**Recorded data**
+ + + + + + +

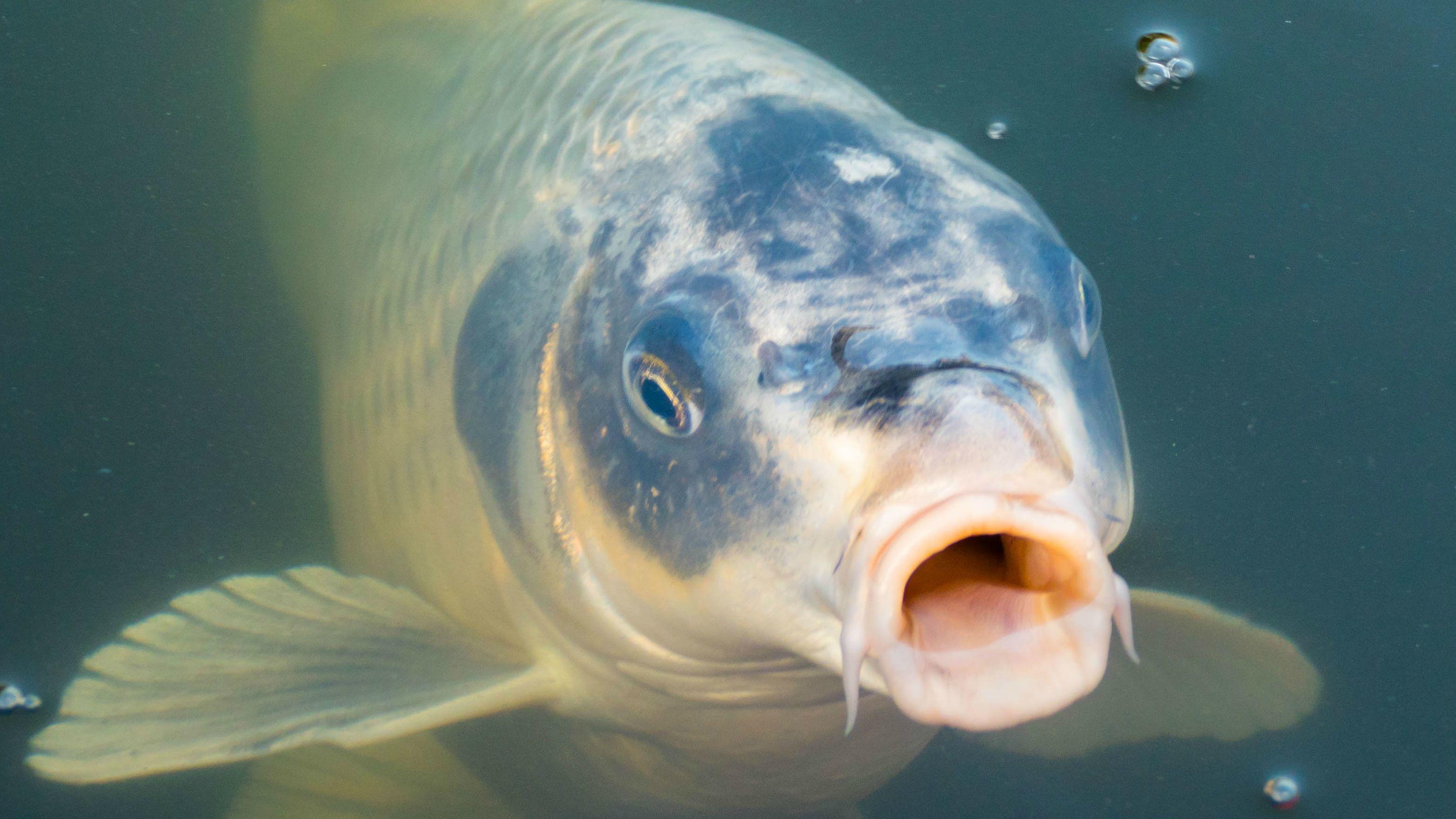Energofish horgászfelszerelés! Több 1000 termék a legkedvezőbb árakon!
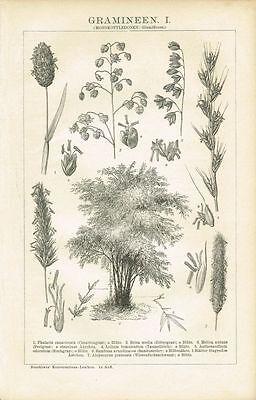 Botanische Tafel ZITTERGRAS / BAMBUS / GRÄSER 1894 Original-Holzstich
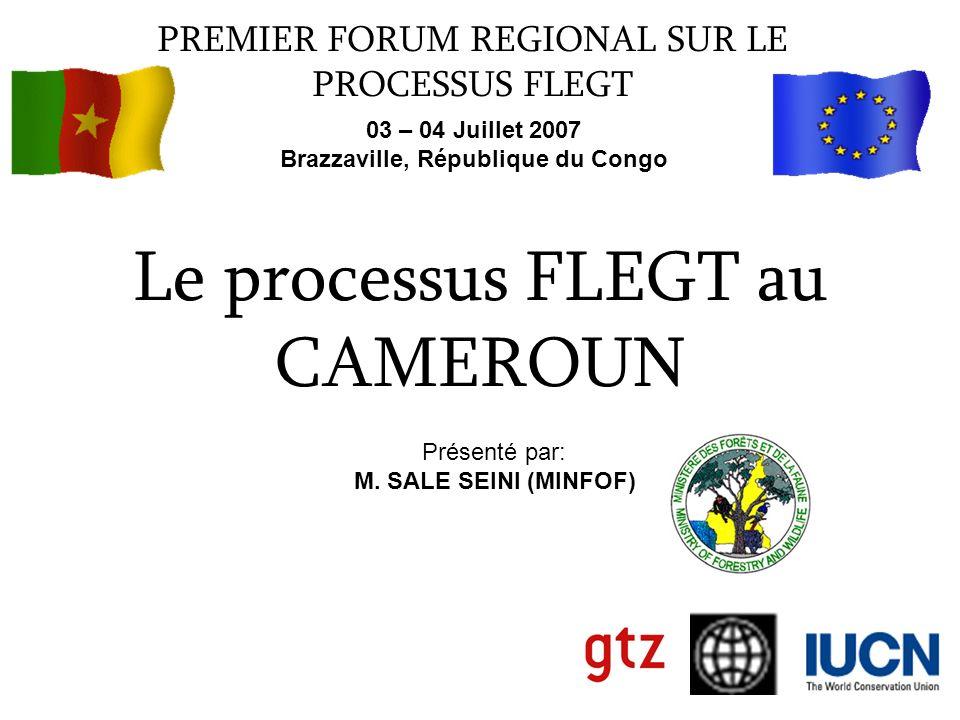 Le processus FLEGT au CAMEROUN PREMIER FORUM REGIONAL SUR LE PROCESSUS FLEGT 03 – 04 Juillet 2007 Brazzaville, République du Congo Présenté par: M. SA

+ + + + + + +

**Exercise aim**
All the lines above must be written out exactly, without a single picture.

**Written response**
Energofish horgászfelszerelés! Több 1000 termék a legkedvezőbb árakon!
 Botanische Tafel ZITTERGRAS / BAMBUS / GRÄSER 1894 Original-Holzstich
 Le processus FLEGT au CAMEROUN PREMIER FORUM REGIONAL SUR LE PROCESSUS FLEGT 03 – 04 Juillet 2007 Brazzaville, République du Congo Présenté par: M. SA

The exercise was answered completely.